I would like to thank the reviewers for their revisions. I really like the new version of the paper and I believe it is ready for publication, providing a useful contribution to the community.

Review #2
By Stefano De Giorgis submitted on 22/Aug/2022
Suggestion:
Major Revision
Review Comment:

-- General Review --

Thanks to the authors for their work and the time dedicated to this paper.
Although I recognise the considerable improvements and the amount of work made by the authors to integrate lacking resources and include them in a proper way in the text, I'm sorry to say that the quality of the paper does not seem to me appropriate for a "minor" review, and this for the following reasons:

1) Content issues
2) Readability issues

1)
The "Survey articles" for SWJ have to be evaluated under the following four dimensions:
(a) Suitability as introductory text, targeted at researchers, PhD students, or practitioners, to get started on the covered topic.
(b) How comprehensive and how balanced is the presentation and coverage.
(c) Readability and clarity of the presentation.
(d) Importance of the covered material to the broader Semantic Web community.

Regarding (d): this paper tries to tackle a well known problem, therefore it fully satisfies the requirement.
Regarding (b): considerable improvements have been made from previous version, which make it satisfy the requirement.
Regarding (a) and (c): I still have many concerns, exposed in detail in the followings.

The paper structure could be further improved, e.g. parts of Section 4 (e.g. quality models already mentioned in Sec. 3) should go before Section 3, maybe better integrated with section 2.
How is "Relevancy" different from "External Consistency" ?
Conclusion should better underline the work done and the classification realised.
Discussion section should highlight critical open issues (eventually proposing possible solutions) and main areas of disagreement among reviewed works.
Finally, as a minor issue, prefixes like "rdfs" (for RDF schema) are not unpacked anywhere, this could be done in another Appendix.

2)
Although I haven't spotted any grammar misspell, unluckily, the whole paper readability has not improved from previous version.
I found really difficult to proceed due to 3 main reasons:
- A considerable amount of syntactic errors and lack of proper punctuation: it seems to have been partially tackled from the previous version since there are less errors, but still, there seems to be at least one per each paragraph, which makes really difficult to proceed in reading (further info in the "Detailed Review")
- vagueness of terms: I perfectly understand the necessity to vary the terms in a long paper like this one, in order to avoid too many repetitions, but the usage of e.g. "context", or expressions like "the semantic nature of the ontology", especially in the first 15 pages, makes it difficult to follow and understand what we are talking about.

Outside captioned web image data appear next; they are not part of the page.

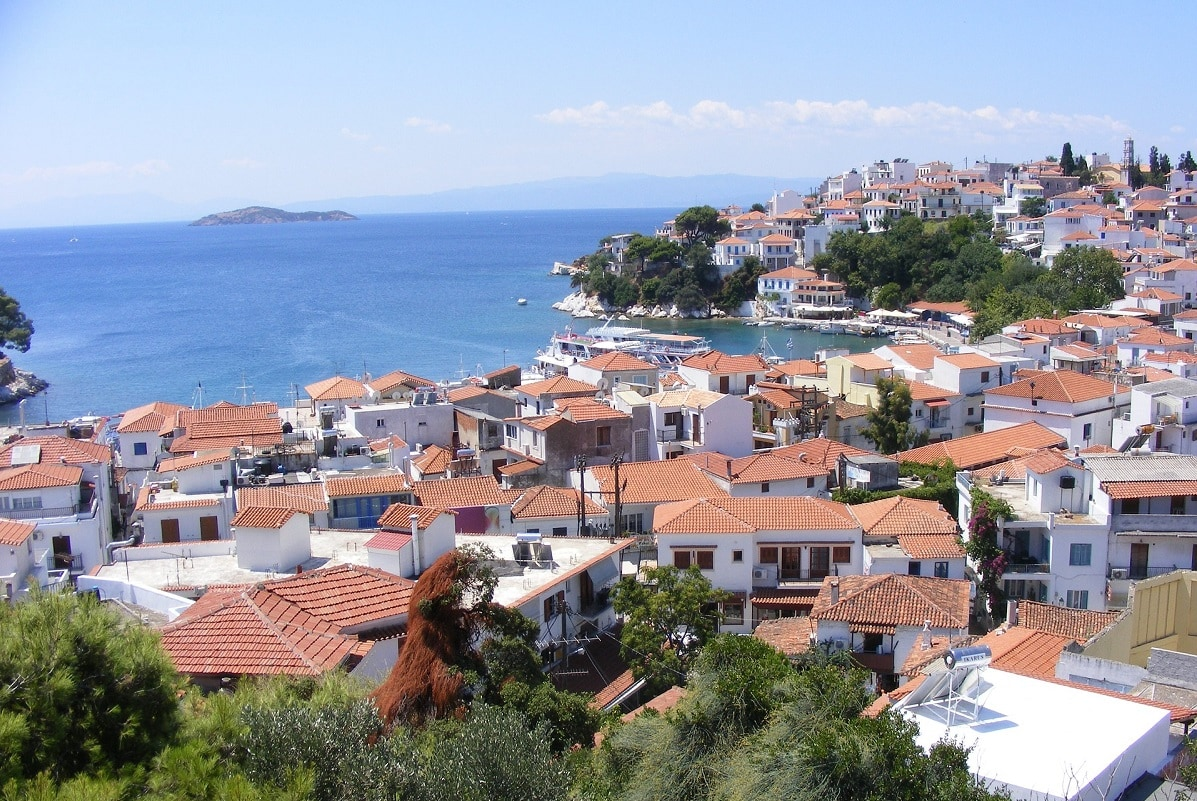 Real Estate in Greece: Four Reasons Why to Buy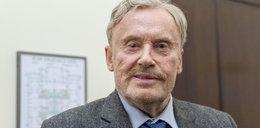 """Olbrychski broni artystów, którzy zaszczepili się przed innymi. """"Aktorzy są ofiarami"""""""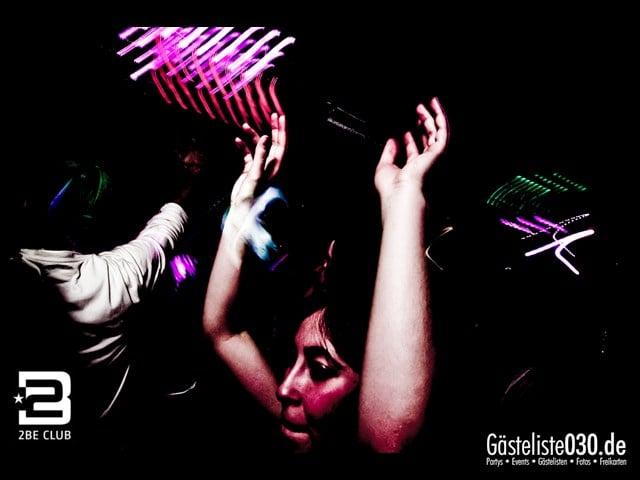 https://www.gaesteliste030.de/Partyfoto #120 2BE Club Berlin vom 28.01.2012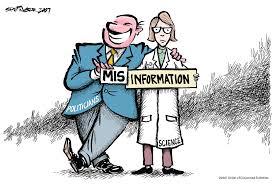 ClimateChangeDenial-misInformation
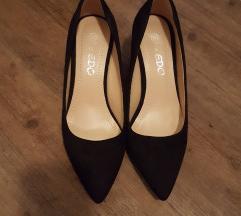 Mass Cipele (Le Edo)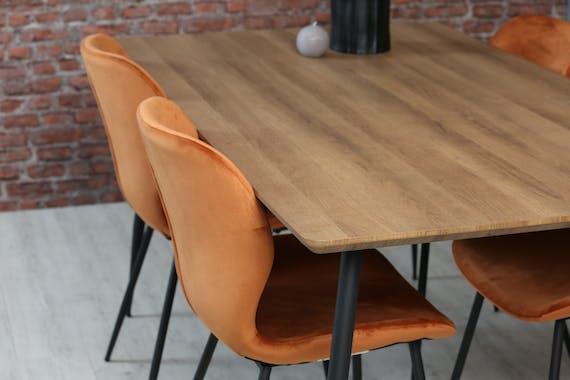 Table à manger effet bois brun 160 cm HELSINKI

Here a detailed review page by page.

-- Detailed Review --

Page 1 - First line: "Ontology" --> "an ontology"; furthermore the reference is correct but the sentence is too generic in saying "for some purpose", if it's a quotation please put it in quotation marks, if not please rephrase.

Page 2
1st column:
What do you mean with "domain knowledge from operational knowledge" ? rephrase please.
"To this end, it would be..." --> this sentence is incorrect
"However, such a methodology, model or..." --> this sentence is incorrect
"For instance, it has been revealed that..." --> what do you mean with "ontology enabled system"?
"Furthermore, quality is considered as a judgement and not a feature." --> Do you mean that ontologies are ranked according to their quality? If so, rephrase please.

2nd column
"From the ontological point of view, a user would be the person who interacts with an ontology or an ontology-enabled IS" --> what do you mean with "ontology-enabled IS" ?
"The context not only considers the..." --> insert "the" before "user type" and before "available equipment".
"Figure 1 shows the abstract process" --> It shuold be probably "abstraction process", but I'm not sure this definition fits here, it's more a schematization of quality requirement specification process (change accordingly also in Fig. 1)
"There are countable quality models" --> several?
"None of them are..." --> "None of them is..."
"due to some of them are generic" --> this sentence is incorrect
"Moreover, some of the quality models are specific to the context such as..." --> Do you mean "domain dependent?" The notion of "context" is very generic, please be more specific

Page 3

1st column
"face difficulties as mentioned follows due to..." --> this sentence is incorrect + it ends with ";" while followed by a numbered list, should it be a ":" ?

Page 4

2nd column
"Exclusion criteria" --> the sentence should end with "."

Page 6

2nd column

"These measures are often useful to observe the dispersion of the ontology structure..." --> "dispersion" seems to be used here as in machine learning, but it sounds in some way incorrect due to its being related to the "ontology structure" (Tbox, better "ontology schema") while it is usually applied to data (Abox), please clarify

Page 7

1st column

XD [49,50], and AMOD [4], and CDOAM framework [19] --> remove "and" before "AMOD"

Page 8

2nd column
"In the following sections we have illustrated..." --> we illustrate

Page 9

1st column
"By adopting ROMEO methodology [75], the following questions were formulated to derive the intrisinc quality requirements." --> "are formulated", in general all the verbs should modified coherently.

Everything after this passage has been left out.